## Work instruction A
According to the passage on Nathaniel Isaacs, why are his recorded impressions of the Zulu people and their customs particularly interesting? Respond in one to three sentences.
## Work instruction B
Translate the following sentence from the passage on Nathaniel Isaacs into French: "Isaacs was born in Canterbury, England, into a Jewish family."

::: Provided passage :::

Nathaniel Isaacs (1808–1872) was an English adventurer who played a part in the history of Natal, South Africa. He wrote a memoir spread over two volumes (whose accuracy is now disputed) called Travels and Adventures in Eastern Africa (1836). This book subsequently became one of the principal sources quoted by writers of the history of Natal, including Morris (The Washing of the Spears: The Rise and Fall of the Zulu Nation),
Ritter (Shaka Zulu: The Rise of the Zulu Empire) and Bulpin (Natal and the Zulu Country).

Early life 
Isaacs was born in Canterbury, England, into a Jewish family. His father was a merchant and resident of Chatham and his mother was Lenie Solomon, daughter of Nathaniel Solomon of Margate and Phoebe Mitz who came from the Netherlands. After his father died in 1822, he joined his maternal uncle, Saul Solomon Sr., a merchant based on the island of St. Helena. His cousin, Saul Solomon Jr., was an influential liberal politician of the Cape Colony. In June 1825 he persuaded his uncle to allow him to accompany Lieutenant King, captain of the brig The Mary to South Africa in the capacity of the captain's "companion". After the brig had discharged its cargoes in Cape Town, King sailed for Port Natal to search for the adventurers Francis Farewell, an East India merchant, and Francis Fynn, a physician, from whom nothing had been heard for eighteen months.

Stranded in Natal 
Leaving Cape Town on 26 August 1825, The Mary the party made several stops along the Southern African coast, anchoring off Port Natal on 1 October. On entry to the port, The Mary foundered when she struck a sandbank.

On reaching shore, the party found Farewell's camp, but Farewell and his party were on a hunting expedition. Once Farewell returned, Isaacs accompanied King on a courtesy visit to Dingane, brother of the Zulu king Shaka. Once Shaka heard of King's arrival, King and his entire party were summoned to his kraal.

Isaacs records his impressions of the Zulu people and their customs which are particularly interesting as they are an account of the Zulu people before they came under European influence. He lived in daily contact with the powerful King Shaka of the Zulus, at the time the Zulu Empire was at its peak influence in Southern Africa. He was treated on the whole with favour, having rank and honours conferred upon him, as well as a large tract of land. 
Most of what has been written about Shaka comes from the accounts of Henry Francis Fynn and Isaacs who learned to speak the Zulu language fluently.

Lt Farewell, Fynn and Isaacs established the town of Port Natal, later renamed Durban, which became the second largest city in South Africa in modern times. In 1828 King Shaka made Isaacs "Induna Incoola", or Principal Chief of Natal, and granted him great areas of land.

::: Dataset entries :::

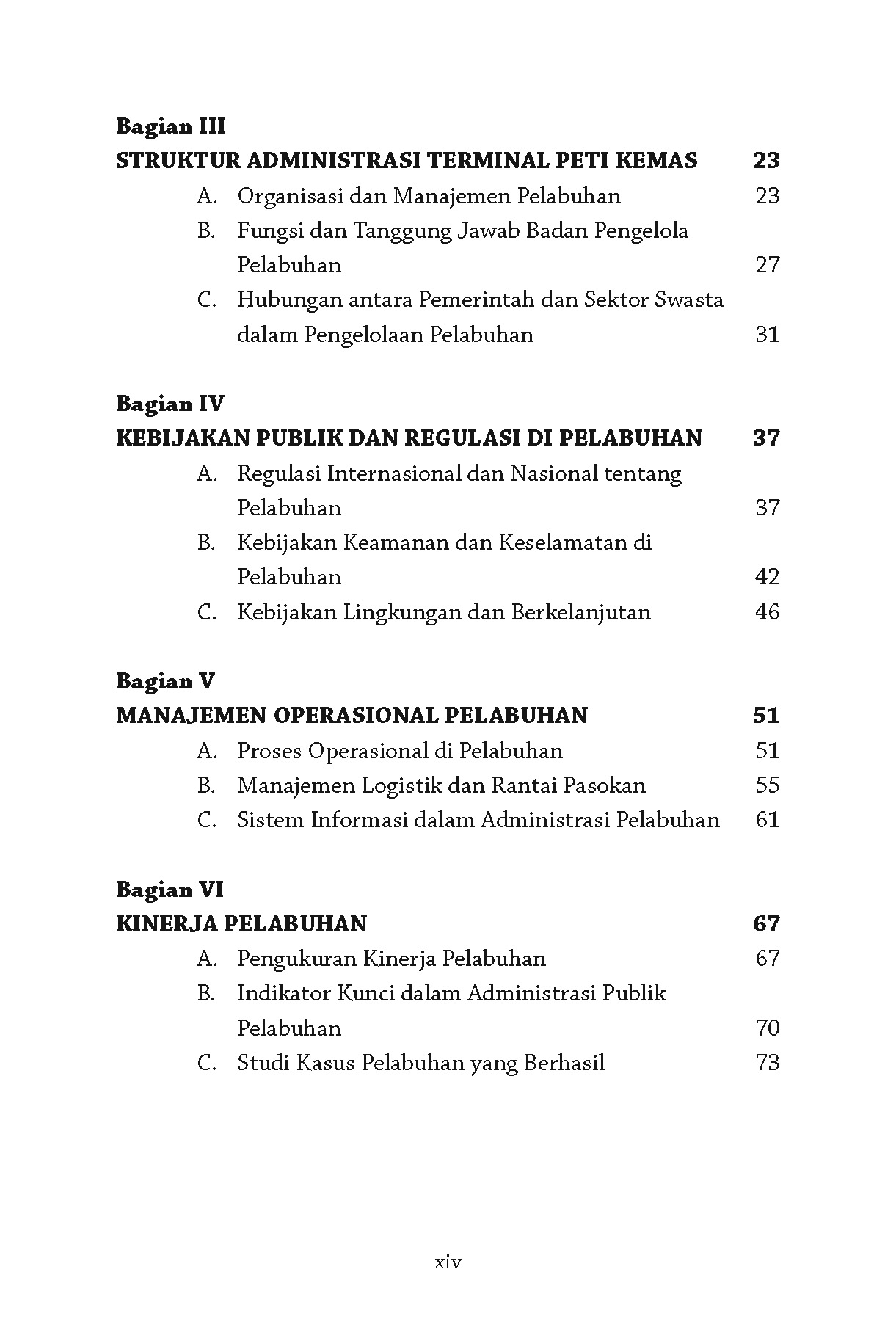 Bagian III
STRUKTUR ADMINISTRASI TERMINAL PETI KEMAS 23
A. Organisasi dan Manajemen Pelabuhan 23
B. Fungsi dan Tanggung Jawab Badan Pengelola Pelabuhan 27
C. Hubungan antara Pemerintah dan Sektor Swasta dalam Pengelolaan Pelabuhan 31

Bagian IV
KEBIJAKAN PUBLIK DAN REGULASI DI PELABUHAN 37
A. Regulasi Internasional dan Nasional tentang Pelabuhan 37
B. Kebijakan Keamanan dan Keselamatan di Pelabuhan 42
C. Kebijakan Lingkungan dan Berkelanjutan 46

Bagian V
MANAJEMEN OPERASIONAL PELABUHAN 51
A. Proses Operasional di Pelabuhan 51
B. Manajemen Logistik dan Rantai Pasokan 55
C. Sistem Informasi dalam Administrasi Pelabuhan 61

Bagian VI
KINERJA PELABUHAN 67
A. Pengukuran Kinerja Pelabuhan 67
B. Indikator Kunci dalam Administrasi Publik Pelabuhan 70
C. Studi Kasus Pelabuhan yang Berhasil 73

xiv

:::

## Task answer A
Isaacs's impressions are particularly interesting because they describe the Zulu people before they came under European influence.

## Task answer B
Isaacs est né à Canterbury, en Angleterre, dans une famille juive.